Haddington’s Shopfronts – Dr Lindsay Lennie

Dr Lindsay Lennie

Haddington’s Shopfronts

On Saturday 24th March Hadas members packed the Star Room in the John Gray Centre to hear a fascinating talk on Shopfronts by Dr Lindsay Lennie who gave us the benefit of her deep knowledge gained through completing a doctorate on shopfronts and a fellowship with Historic Environment Scotland. She was able to put Haddington in a national context quoting examples from Doune, Perth, Hawick, Edinburgh, Kelso, Dunkeld, Blairgowrie and Aberlour.

We learned that there is a lot more to the front of a shop than we had originally thought. Lindsay took us through the development of the shop from the early luckenbooths which replaced market stalls via Georgian, Victorian, Edwardian and later 20th Century shops to the present day. The development of manufacturing techniques to produce larger panes of glass and eventually plate glass was closely linked to the evolution of shop design. Cast iron from Scottish foundries such as Macfarlane could support plate glass and strengthen large display windows.

The various architectural features of a Victorian shopfront were explained including cornice, fascia, console bracket, fanlight, pilaster, plinth, lobby, and stallriser.
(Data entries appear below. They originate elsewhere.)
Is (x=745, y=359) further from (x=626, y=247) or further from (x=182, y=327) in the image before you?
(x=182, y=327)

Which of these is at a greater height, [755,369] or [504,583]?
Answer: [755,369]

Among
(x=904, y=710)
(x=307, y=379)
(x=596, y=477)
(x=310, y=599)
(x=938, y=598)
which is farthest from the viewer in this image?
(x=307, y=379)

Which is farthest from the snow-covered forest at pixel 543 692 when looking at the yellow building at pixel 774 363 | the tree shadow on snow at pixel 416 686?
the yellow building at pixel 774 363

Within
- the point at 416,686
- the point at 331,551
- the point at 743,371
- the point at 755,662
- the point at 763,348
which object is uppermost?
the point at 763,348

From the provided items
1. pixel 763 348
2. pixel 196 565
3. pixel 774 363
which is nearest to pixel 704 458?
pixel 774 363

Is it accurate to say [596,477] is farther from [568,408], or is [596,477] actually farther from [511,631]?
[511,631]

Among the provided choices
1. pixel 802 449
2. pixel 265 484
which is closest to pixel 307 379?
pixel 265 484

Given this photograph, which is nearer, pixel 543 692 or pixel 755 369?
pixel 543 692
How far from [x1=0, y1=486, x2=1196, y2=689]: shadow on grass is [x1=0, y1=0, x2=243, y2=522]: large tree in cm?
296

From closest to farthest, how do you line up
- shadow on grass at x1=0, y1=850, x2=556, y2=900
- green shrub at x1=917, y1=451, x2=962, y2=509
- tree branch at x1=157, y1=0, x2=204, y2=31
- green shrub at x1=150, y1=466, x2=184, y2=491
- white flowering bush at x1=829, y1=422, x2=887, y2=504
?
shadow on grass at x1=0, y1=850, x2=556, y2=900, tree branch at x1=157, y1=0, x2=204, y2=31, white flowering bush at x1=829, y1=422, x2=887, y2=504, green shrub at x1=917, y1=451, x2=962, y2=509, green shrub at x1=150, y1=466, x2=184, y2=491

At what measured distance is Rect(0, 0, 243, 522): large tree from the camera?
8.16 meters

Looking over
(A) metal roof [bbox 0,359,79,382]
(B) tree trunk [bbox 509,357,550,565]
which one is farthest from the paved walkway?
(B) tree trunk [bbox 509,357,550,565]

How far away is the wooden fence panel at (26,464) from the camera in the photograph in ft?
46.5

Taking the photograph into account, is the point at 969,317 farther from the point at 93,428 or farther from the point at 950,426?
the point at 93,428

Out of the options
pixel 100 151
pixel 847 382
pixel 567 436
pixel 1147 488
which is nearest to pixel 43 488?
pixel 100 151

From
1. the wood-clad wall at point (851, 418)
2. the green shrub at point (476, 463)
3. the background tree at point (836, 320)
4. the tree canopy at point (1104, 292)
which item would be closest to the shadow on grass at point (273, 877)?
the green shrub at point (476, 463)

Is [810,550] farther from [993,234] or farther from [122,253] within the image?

There was a discussion on signage with good and bad examples and the talk ended with local examples from Haddington. The former shoe shop Barries, now Greigs the Baker, used to have a ‘golden boot’ drawing the attention of the potential purchaser. It was confirmed that the boot in question is now in a local museum. Main’s the Saddler retains the horse advertising the range of services offered to the riding community. Joe Forte Sports recently refurbished their premises and included a sign hanging outside. Dr Lennie pointed out that signs have a justifiable purpose in the marketing process but that too many signs would lead to clutter and detract from the street scene. Advertisements are controlled through planning law and it falls to  the Planning Authority to get the balance right.

This discussion seemed timely as proposals are being prepared for Haddington Town Centre.

Dr Lennie then led a group on a walkabout through the High Street, Market Street and Lodge Street. Many examples of interesting architectural details were pointed out, most of which were previously unknown to the group who passed them every day.  The tour finished with a look at the former Buttercup Dairy (of which there were 250 in Scotland) with its preserved tiles, mosaic lobby floor and original door and then the former Haddington Cooperative Society buildings in Lodge Street.

It was a thoroughly enjoyable morning and we will all be looking at traditional shopfronts with a new insight from now on.